At this point into my grief journey, the rest of the world, family, and friends have moved on. That's one of the painful parts of grief, when you're left walking it on your own, but I'm learning to do that and I am thankful for the special few who do help me remember Hailey on her birthday or on a holiday or on any random day.
Today my feelings surrounding Hailey's life and death are intertwined with my feelings surrounding my current pregnancy (and today just happens to mark 2 months to my due date). It's a definite mixture of negative and positive emotions. The grief over losing Hailey has definitely made it hard to experience hopefulness, joy, and excitement over her brother growing inside me. And I've found this stage of my grief much more difficult than say last year at this time, probably because of everything this new pregnancy has stirred up...

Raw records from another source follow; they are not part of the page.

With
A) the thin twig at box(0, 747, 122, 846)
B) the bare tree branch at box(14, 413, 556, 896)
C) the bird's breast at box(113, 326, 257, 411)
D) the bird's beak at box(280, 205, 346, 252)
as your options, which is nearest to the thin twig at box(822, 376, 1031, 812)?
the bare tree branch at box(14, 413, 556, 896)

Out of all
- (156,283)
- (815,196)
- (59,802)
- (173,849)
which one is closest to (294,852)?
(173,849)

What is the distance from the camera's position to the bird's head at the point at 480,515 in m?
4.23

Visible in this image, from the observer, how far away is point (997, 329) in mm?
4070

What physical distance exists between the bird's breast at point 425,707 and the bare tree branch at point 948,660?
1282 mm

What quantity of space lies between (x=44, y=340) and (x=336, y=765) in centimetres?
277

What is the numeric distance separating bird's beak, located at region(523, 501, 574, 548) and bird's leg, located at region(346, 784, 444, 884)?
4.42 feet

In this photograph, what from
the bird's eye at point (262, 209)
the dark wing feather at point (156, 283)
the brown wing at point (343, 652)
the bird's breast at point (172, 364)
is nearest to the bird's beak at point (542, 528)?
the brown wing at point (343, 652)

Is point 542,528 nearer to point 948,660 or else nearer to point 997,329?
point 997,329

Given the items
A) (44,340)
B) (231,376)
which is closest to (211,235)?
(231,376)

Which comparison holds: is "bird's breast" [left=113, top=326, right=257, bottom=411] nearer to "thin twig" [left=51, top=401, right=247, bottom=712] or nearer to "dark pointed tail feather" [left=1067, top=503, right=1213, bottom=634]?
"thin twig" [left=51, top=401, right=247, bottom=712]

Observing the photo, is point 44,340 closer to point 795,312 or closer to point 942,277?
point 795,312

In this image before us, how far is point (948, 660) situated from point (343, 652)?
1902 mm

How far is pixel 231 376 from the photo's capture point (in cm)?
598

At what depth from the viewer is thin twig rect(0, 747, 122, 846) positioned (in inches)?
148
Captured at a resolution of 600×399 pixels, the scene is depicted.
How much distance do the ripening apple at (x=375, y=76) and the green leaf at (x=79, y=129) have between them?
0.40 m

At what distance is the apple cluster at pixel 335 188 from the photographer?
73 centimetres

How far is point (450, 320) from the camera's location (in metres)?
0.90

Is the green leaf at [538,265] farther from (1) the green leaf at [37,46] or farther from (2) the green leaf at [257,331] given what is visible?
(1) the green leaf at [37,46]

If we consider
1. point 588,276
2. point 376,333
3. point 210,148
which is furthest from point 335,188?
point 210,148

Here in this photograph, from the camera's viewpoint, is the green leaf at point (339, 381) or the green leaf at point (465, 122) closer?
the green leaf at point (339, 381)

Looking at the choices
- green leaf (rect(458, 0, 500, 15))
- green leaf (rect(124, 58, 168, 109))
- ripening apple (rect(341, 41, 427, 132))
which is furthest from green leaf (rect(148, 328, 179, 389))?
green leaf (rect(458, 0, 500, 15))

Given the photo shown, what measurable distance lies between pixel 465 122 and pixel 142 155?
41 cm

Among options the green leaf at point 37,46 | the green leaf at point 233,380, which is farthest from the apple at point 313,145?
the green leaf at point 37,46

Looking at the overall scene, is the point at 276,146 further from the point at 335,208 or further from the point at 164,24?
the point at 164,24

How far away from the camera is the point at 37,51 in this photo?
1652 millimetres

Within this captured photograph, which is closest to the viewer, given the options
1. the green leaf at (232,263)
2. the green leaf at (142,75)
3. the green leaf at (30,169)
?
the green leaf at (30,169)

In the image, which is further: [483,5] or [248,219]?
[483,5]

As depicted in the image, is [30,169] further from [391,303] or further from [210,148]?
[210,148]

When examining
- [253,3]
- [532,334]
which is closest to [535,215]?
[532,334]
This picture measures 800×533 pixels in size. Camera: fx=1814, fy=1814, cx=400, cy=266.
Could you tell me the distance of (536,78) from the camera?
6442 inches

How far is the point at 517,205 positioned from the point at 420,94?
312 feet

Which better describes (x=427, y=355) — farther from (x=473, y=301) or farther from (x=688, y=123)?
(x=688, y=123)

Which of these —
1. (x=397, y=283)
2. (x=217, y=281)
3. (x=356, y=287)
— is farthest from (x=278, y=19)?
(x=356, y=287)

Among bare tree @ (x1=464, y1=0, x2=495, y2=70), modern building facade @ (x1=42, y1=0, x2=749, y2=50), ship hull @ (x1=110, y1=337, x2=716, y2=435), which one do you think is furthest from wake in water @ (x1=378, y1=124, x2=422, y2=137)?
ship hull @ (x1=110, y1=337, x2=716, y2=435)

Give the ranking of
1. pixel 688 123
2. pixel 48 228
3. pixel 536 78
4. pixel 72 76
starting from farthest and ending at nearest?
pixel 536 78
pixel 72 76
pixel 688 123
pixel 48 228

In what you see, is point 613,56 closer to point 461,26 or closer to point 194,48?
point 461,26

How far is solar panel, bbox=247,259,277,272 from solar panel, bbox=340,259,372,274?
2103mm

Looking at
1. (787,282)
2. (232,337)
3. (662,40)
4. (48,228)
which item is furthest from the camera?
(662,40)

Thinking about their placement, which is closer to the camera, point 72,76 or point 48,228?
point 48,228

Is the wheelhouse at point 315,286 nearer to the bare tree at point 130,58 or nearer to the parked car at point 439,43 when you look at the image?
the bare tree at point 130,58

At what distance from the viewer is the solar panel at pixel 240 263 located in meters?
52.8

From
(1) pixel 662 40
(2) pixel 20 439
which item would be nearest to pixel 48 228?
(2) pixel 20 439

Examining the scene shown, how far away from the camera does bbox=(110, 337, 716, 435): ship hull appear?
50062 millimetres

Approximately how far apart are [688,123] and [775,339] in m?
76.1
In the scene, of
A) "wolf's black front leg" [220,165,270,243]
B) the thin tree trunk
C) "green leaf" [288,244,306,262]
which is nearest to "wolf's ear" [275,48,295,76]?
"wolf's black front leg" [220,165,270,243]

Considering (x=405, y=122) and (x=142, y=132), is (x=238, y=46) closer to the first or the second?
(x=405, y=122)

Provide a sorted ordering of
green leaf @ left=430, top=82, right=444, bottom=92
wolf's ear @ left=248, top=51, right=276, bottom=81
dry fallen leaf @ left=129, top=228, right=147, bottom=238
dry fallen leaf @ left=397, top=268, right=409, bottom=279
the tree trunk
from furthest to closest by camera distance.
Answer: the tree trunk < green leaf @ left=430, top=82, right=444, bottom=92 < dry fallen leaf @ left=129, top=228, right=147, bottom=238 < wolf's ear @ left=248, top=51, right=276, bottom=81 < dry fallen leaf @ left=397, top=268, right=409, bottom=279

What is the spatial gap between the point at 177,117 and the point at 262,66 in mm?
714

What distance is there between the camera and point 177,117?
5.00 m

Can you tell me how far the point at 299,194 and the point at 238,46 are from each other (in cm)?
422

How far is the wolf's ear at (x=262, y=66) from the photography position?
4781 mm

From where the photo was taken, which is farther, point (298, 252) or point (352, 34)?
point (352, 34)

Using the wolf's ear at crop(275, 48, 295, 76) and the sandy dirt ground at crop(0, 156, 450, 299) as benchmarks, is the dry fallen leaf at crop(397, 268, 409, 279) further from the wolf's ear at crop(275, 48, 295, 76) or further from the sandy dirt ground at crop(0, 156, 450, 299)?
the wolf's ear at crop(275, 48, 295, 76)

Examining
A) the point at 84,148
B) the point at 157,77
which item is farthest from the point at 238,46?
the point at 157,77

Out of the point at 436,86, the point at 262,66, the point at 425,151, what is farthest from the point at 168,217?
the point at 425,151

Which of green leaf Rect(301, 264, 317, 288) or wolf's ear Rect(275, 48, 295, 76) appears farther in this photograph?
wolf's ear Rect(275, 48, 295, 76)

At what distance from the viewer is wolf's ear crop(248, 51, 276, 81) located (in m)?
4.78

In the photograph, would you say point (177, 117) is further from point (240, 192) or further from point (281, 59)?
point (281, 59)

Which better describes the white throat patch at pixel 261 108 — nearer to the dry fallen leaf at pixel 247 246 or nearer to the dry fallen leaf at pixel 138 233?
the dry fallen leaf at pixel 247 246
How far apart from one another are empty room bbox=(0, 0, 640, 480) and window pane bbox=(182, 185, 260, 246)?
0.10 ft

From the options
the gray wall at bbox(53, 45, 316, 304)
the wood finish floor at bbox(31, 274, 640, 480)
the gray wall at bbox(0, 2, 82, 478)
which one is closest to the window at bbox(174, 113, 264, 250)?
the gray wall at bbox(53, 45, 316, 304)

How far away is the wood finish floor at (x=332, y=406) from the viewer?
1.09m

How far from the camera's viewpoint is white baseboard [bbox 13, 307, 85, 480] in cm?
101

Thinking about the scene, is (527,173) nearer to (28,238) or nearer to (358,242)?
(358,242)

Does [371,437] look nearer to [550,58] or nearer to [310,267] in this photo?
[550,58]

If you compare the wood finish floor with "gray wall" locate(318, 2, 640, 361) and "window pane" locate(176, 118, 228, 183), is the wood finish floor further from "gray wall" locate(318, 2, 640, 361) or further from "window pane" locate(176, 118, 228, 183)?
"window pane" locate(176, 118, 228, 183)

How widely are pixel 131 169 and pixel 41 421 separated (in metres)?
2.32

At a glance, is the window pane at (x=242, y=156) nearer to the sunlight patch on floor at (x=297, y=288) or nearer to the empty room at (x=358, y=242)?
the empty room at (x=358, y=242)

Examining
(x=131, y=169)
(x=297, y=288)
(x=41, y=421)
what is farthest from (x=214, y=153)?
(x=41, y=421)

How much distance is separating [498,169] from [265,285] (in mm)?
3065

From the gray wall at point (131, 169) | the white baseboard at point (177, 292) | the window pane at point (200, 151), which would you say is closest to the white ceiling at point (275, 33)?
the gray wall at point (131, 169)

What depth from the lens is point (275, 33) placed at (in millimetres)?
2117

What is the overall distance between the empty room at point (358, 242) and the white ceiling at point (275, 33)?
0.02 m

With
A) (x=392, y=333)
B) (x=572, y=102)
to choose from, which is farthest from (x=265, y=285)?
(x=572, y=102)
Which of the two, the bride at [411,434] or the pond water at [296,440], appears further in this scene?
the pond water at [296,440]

In a nutshell, as I've said before, the grief isn't as 'bad' as it was initially following Hailey's death, but it's still there, and some days are 'bad.' I still miss her. I still cry over her. Some days when I'm alone with my thoughts and all is quiet, the void she left is very present and results in tears. Some days the tears want to come (and often do) from something random - whether it be a commercial on TV, a random stranger's baby girl dressed in one of the outfits Hailey used to wear, or decorations in a friend's nursery or baby shower invite that we'd used with Hailey. I still wonder what life would have been like with her. I still have a hard time answer questions like "How many kids do you have?" "Is this your first pregnancy?" and choosing to inform them that I had a daughter who passed away...
But like I used to write about (can't remember where or I'd link to it), I try to spend more of my time in the present than in the past filled with pain or in the future which fills me with worry and fear, but it's hard... Sometimes trying to be in the present makes me lose out on remembering Hailey like I sometimes want to (which is another difficult issue I'm having lately with my grief is how to do that) and makes me lose out on dreaming of a future with her brother... But most days it's all I can do to feel sane. And so perhaps I might characterize where I am on my grief journey by comparing it to being in a battle. I feel like I'm being pulled in multiple directions with multiple and often contrasting thoughts and feelings. One day is good. The next is bad. One day I feel at peace. The next I'm overwhelmed with anxiety and discontent. One day I laugh. The next I cry and don't want to leave my bed. I'm all over the place. In fact, some days the battles get pretty bad. I'm reminded of a quote from one of my favorite books, The Shack:
“…pain has a way of clipping our wings and keeping us from being able to fly…And if left unresolved for very long, you can almost forget that you were ever created to fly in the first place” (p. 97).
That quote absolutely resonates with me right now. I know some days I'm venturing into a dangerous place as a result of my grief. I'm trying to remember I'm created to fly, I'm created for a purpose, I'm created to dream, I'm part of a greater plan... Some days, it's just hard for my mind to convince my heart of that because I can't see beyond the pain.
But thankfully, on these days where I'm in the midst of the battle most of the time I'm trying too hard to analyze the battle and have my past and future figured out, and in these moments, God reminds me of the same thing he reminds the main character in The Shack:
“…you don’t need to have it all figured out. Just be with Me” (p. 178).
So that's where I am today, 1 year, 4 months, 4 weeks without Hailey. Sitting in a beautiful mess of grief trying to figure it all out which tends to create more mess, all the while trying to focus on God's truth and promises and knowing that I need to stop creating this mess and just be still and be with Him... (and if this post reads like a bit of a messy rambling, I think that's just reflective of where I am right now...)
I really like that quote from The Shack. I think I should read that book again.